The schematic symbol for an Op Amp is shown in Figure 34.1. The two input terminals are labled \(V-\) and \(V+\). The \(V-\) terminal is called the inverting input and \(V+\) is called the non-inverting input. \(V_{out}\) is the output terminal of the amplifier. An input on the \(V+\) terminal causes an in phase output and an input on the \(V-\) terminal causes an out of phase output. Not shown, but implied, are power supply and or ground connections. The datasheet for the particular model of Op Amp will show other connections.

Op Amps are very versitile and are used in many types of circuits. A web search will uncover many examples and a few are listed below:

The first mass-produced Op Amp, in 1953, was the vacuum tube-based K2-W from GAP/R. The first widely available integrated circuit Op Amp was the Fairchild μA709 operational amplifier, designed by Bob Widlar in 1965. In 1968, the μA709 was replaced by the μA741, which offered better performance while being more stable and easier to setup. A modern version of the μA741 is produced by Texas Instruments, with the part number LM741.

There are more than 30 semiconductor manufactures making general purpose Op Amps priced as low as $0.30 each in small quantities. Under the general purpose catagory, there are thousands of part numbers avaliable from distributers such as Digikey. The world wide market for Op Amps is about $6 billion dollars.

Op Amps can be configured to operate in circuits without feedback, which is how a comparitor works. Some applications configure the Op Amp to have positive feedback and Schmitt trigger is an example of this type of configureation. When the Op Amp is used without feedback or with positive feedback, the amplifier is operating as a non-linear device and non-linear circuits cannot be analyized with the Python MNA code presented in this book.

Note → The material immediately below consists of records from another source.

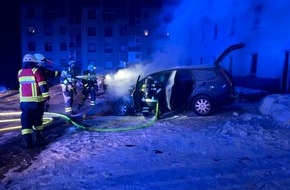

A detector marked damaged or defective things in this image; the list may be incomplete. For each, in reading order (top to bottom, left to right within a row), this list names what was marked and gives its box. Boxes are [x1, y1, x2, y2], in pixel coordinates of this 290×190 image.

burned car [115, 43, 245, 116]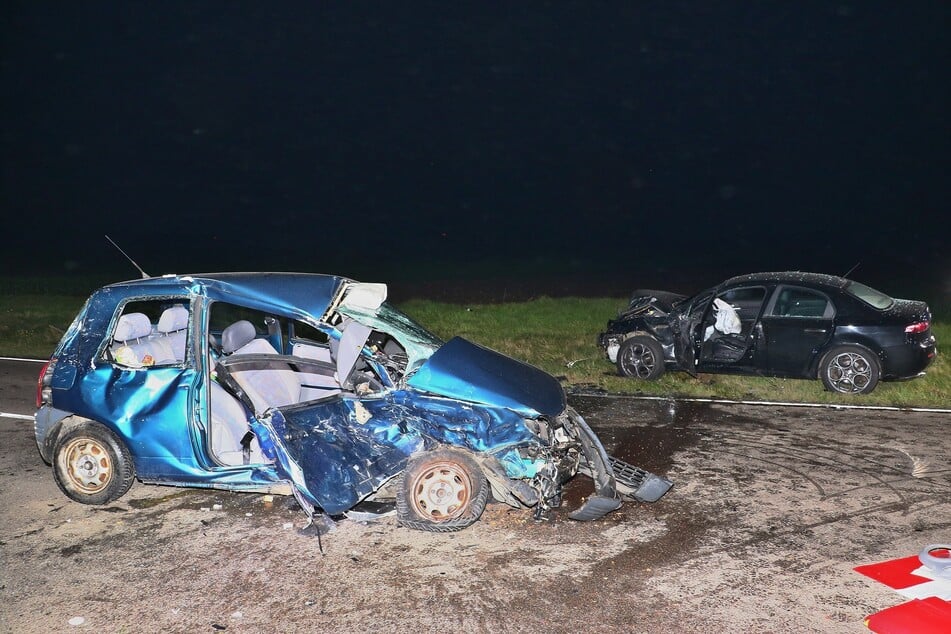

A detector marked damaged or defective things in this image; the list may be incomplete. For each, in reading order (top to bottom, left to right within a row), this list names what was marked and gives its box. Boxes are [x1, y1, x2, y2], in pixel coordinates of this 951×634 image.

severely damaged blue car [35, 272, 668, 528]
collision damage [37, 270, 672, 528]
crumpled hood [408, 334, 564, 418]
detached car door [760, 282, 832, 376]
shattered windshield [848, 282, 892, 310]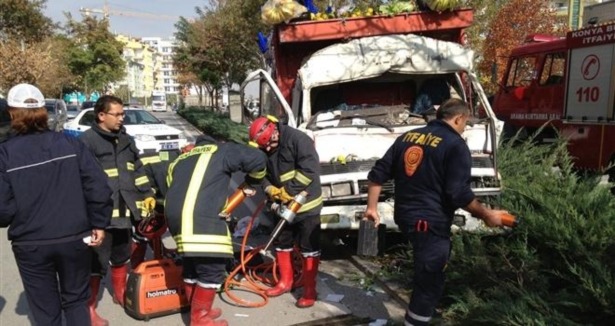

Only negative feedback Op Amp circuits are supported by the Python MNA code. These circuit configurations typically use resistors to connect the output terminal of the Op Amp to the inverting terminal of the Op Amp. When Op Amps are included in circuits to be analyzed using MNA, the Op Amp model used has negative feed back implied, reguardless of whether such feedback is actually present in the circuit. This is discussed below.

34.2 The ideal Op Amp

The concept of an ideal Op Amp is used when performance limitations of real Op Amps are ignored in order to symplify the circuit analysis. Often the performance limitions of real Op Amps have only minor effects on the operation of the circuit and the engineer will use their judgment to decide if the second order effects of these limitions need to be considered. The ideal Op Amp is described by Equation 34.1. The Op Amp’s inputs consist of a non-inverting input \(V+\) and an inverting input \(V-\), as shown in Figure 34.1. The Op Amp amplifies only the difference in voltage between the two inputs, which is called the differential input voltage. The power supply terminals of a real Op Amp are not included in the model of an ideal Op Amp.

The output voltage of the Op Amp \(V_{out}\) is given by the equation:

\[V_{out} = A_{OL}(V_+ - V_-) \tag{34.1}\]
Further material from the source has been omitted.